The quandary for engineering educators is figuring out how to inject new technologies and skills into a four-year-degree curriculum, keeping pace with changes without tossing out legacy systems, says Darrell Kleinke, a mechanical engineering professor and director of professional engineering programs at Detroit Mercy and an associate researcher at Automation Alley. “Are there ways of delivering on-demand, short micro-courses within the current accreditation models?” he asks. Another challenge is bringing faculty and professional societies on board, “because people don’t like change, and there is a natural tendency to avoid it.”
ASEE’s four institutional councils agreed in June to commission a survey of recent engineering graduates with four to five years in the workforce. It will ask what skills they learned that they never use on the job, which ones they were taught and regularly use, and which others they use daily but weren’t taught at all. “We’ll use that feedback to draft possible changes,” Sayre says.
One solution, Ramani suggests, is for engineering schools to set up three-month certification seminars during the summer in which students work with local small-to-medium-sized companies in areas like robotics, sensors, data analytics, cloud storage, and modeling and simulation. “You combine local companies that could benefit from these technologies with students who know the theories behind them and can use that knowledge to design tools. Students would learn and understand how companies use these technologies in the real world. And it can open the eyes of companies to what’s behind Industry 4.0.” More than a capstone course, it would give students “a real work experience,” Ramani says.
Automation Alley has developed a number of research-based engineering curriculum changes over the past few years in collaboration with several universities, community colleges, and industry. These will be at the heart of an ASEE-led conference in the fall of 2020 in Washington, D.C., on how to better prepare students for Industry 4.0. The plan, says Pistrui, the program chair, is to develop a consensus among academics, business executives, policymakers, accreditors, and professional societies on curriculum changes that could help ensure that associate’s and bachelor’s graduates in engineering, engineering technology, and engineering technician programs are oven-ready for their future jobs.

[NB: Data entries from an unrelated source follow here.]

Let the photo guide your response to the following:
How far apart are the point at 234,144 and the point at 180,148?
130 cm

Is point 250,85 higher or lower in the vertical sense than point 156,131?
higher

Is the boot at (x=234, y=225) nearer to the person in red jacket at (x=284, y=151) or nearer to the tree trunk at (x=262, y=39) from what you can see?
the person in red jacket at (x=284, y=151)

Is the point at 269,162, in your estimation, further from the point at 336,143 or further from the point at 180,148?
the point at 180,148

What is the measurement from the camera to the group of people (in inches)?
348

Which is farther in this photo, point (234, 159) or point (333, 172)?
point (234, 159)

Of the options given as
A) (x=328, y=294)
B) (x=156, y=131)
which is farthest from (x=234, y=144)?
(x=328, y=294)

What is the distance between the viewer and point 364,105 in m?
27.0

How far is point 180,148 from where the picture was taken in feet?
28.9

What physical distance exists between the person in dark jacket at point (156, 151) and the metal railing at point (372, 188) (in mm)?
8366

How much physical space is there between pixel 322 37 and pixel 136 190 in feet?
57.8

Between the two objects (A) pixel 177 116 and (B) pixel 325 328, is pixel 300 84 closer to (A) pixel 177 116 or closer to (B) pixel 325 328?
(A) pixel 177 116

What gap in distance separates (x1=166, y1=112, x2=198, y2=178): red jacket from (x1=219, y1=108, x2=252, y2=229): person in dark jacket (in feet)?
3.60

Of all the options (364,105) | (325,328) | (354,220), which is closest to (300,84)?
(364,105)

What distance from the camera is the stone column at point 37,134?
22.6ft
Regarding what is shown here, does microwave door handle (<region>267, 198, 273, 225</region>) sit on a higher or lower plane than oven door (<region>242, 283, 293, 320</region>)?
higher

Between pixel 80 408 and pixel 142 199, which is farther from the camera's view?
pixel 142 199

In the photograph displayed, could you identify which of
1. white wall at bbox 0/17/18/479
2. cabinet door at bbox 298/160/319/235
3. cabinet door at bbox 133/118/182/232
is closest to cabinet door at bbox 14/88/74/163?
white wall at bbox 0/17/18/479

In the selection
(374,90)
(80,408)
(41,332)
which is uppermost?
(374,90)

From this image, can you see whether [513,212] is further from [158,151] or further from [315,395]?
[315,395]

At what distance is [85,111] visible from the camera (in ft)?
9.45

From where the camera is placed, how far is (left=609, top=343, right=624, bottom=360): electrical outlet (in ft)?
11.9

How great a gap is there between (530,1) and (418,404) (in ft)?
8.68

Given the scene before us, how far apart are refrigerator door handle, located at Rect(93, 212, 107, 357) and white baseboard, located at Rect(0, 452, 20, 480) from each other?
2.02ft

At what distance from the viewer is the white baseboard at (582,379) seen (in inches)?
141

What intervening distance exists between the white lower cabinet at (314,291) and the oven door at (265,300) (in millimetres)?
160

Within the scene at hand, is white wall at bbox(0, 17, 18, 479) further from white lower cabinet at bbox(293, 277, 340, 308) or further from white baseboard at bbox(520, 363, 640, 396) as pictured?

While curriculum change will likely come in “short, small steps at first,” says Kleinke, in a few years “we’ll see real-time, dynamic curriculum morphing as quickly as technologies change.” If he’s correct, engineering students will contribute to awakening “a sleeping giant.” That’s how Humera Malik, CEO of Canvass Analytics, referred to manufacturing during a Milken Institute forum last November. “Data-rich, information-poor,” she says, manufacturing is ripe for a revolution.
Thomas K. Grose, who is based in the United Kingdom, is Prism’s chief correspondent.